Muitas histórias, naquele instante se confundiam em sua cabeça. Todas guardadas com muito amor, carinho e saudade.
Muitos sonhos vividos, muitos, apenas sonhados. Ah! Os amores... Alguns forçosamente, interrompidos; outros, que nem foram concretizados, mas todos de tamanha importância, que fazem parte das suas melhores lembranças, embalados com muito cuidado e zelo, latentes em sua alma, em seu coração.
O olhar distante e perdido de Gina, naqueles olhos, que um dia, fora apenas, uma perdida ilusão! Olhos que não conseguiram enxergar adiante. Talvez Por ser muito menina, ou, fosse mesmo insignificante, diante daquela grandeza e que tivera que se negar.

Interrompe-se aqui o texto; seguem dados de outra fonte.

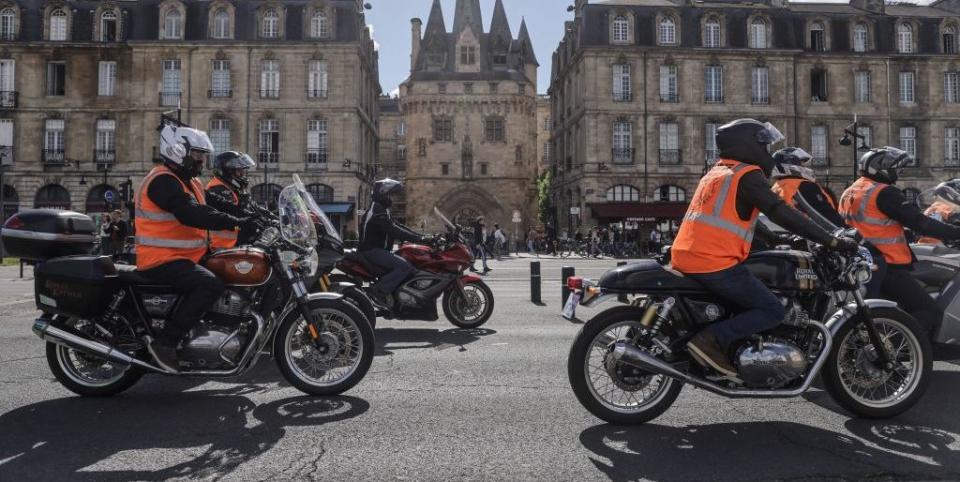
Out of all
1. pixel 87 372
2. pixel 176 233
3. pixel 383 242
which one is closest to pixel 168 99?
pixel 383 242

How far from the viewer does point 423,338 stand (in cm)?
753

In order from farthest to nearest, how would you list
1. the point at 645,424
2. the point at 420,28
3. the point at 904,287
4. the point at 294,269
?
the point at 420,28
the point at 904,287
the point at 294,269
the point at 645,424

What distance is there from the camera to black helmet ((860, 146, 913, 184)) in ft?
17.7

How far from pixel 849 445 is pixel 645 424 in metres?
1.02

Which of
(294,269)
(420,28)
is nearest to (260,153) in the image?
(420,28)

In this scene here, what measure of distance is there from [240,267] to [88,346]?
3.39 feet

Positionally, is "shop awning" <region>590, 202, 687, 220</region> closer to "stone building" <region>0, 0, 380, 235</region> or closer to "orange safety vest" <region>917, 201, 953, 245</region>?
"stone building" <region>0, 0, 380, 235</region>

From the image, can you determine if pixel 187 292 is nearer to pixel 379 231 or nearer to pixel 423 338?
pixel 423 338

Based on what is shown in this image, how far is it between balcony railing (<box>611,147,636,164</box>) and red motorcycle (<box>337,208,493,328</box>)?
29876mm

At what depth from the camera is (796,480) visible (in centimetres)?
316

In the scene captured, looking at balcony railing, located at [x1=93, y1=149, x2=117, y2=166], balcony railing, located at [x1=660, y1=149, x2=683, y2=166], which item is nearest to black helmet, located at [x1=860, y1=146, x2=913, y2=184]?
balcony railing, located at [x1=660, y1=149, x2=683, y2=166]

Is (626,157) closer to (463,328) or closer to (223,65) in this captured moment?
(223,65)

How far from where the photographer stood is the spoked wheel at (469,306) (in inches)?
329

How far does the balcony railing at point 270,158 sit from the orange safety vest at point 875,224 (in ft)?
110
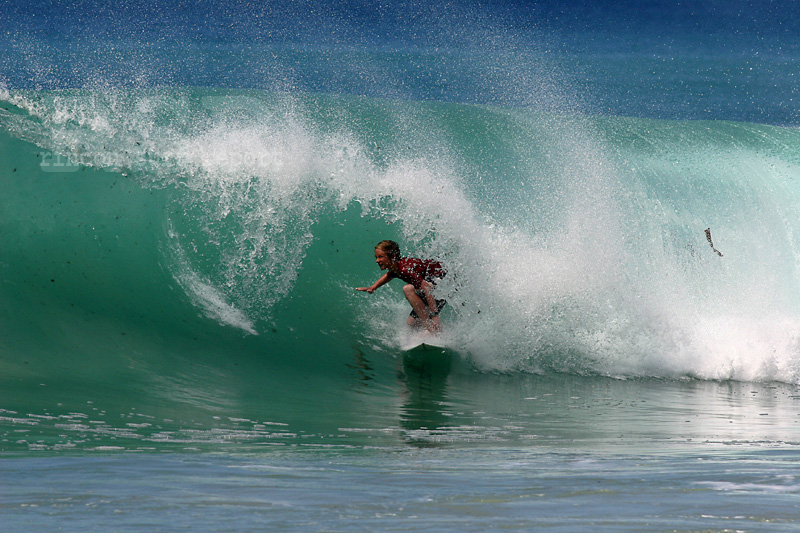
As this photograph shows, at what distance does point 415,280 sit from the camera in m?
7.09

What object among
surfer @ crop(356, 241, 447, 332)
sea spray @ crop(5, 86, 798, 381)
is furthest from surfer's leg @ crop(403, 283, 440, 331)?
sea spray @ crop(5, 86, 798, 381)

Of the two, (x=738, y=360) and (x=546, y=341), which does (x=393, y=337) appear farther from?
(x=738, y=360)

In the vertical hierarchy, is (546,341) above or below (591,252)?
below

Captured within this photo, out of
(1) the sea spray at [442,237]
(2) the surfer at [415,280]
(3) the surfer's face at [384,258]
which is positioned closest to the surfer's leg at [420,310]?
(2) the surfer at [415,280]

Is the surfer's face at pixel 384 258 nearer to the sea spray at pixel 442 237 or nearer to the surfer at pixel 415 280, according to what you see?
the surfer at pixel 415 280

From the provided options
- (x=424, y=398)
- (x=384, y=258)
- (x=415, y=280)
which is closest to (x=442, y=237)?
(x=415, y=280)

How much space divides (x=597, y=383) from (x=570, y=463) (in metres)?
3.79

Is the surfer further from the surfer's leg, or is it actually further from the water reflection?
the water reflection

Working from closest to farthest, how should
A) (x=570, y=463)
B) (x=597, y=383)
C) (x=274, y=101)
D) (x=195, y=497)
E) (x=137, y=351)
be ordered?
(x=195, y=497) < (x=570, y=463) < (x=137, y=351) < (x=597, y=383) < (x=274, y=101)

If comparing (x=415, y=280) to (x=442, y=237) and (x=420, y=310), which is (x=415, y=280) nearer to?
(x=420, y=310)

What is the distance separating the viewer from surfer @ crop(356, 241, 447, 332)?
6.96m

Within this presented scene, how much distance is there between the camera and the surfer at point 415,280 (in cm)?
696

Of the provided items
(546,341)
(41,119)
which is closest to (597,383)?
(546,341)

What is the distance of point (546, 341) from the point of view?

Estava ali perplexa, ante a sua realidade. Mas, contraditoriamente, indiferente a ela. Estava dentro de si mesma, onde encontrava força para continuar a luta de cada dia. Dentro de um baú, onde servia de refúgio e aconchego em determinadas horas.
Ainda ressoavam em seus ouvidos, os sorrisos, as brincadeiras de infância, aquele imenso quintal! O rio que separava, não só as duas margens, mas, sonhos, amores e ilusões!
Lembranças que permaneciam intactas! Os amigos que passeavam em sua memória, pareciam ter acordado de um sono profundo! Um mundo mágico, onde podia fechar os olhos e destemidamente, voltar.
De repente, um som assustador lhe fez voltar a realidade; eram carros passando numa rua, logo ali adiante, num buzinaço terrível, no afã desesperado, de continuarem seus percursos, sem que nada os pudesse atrapalhar.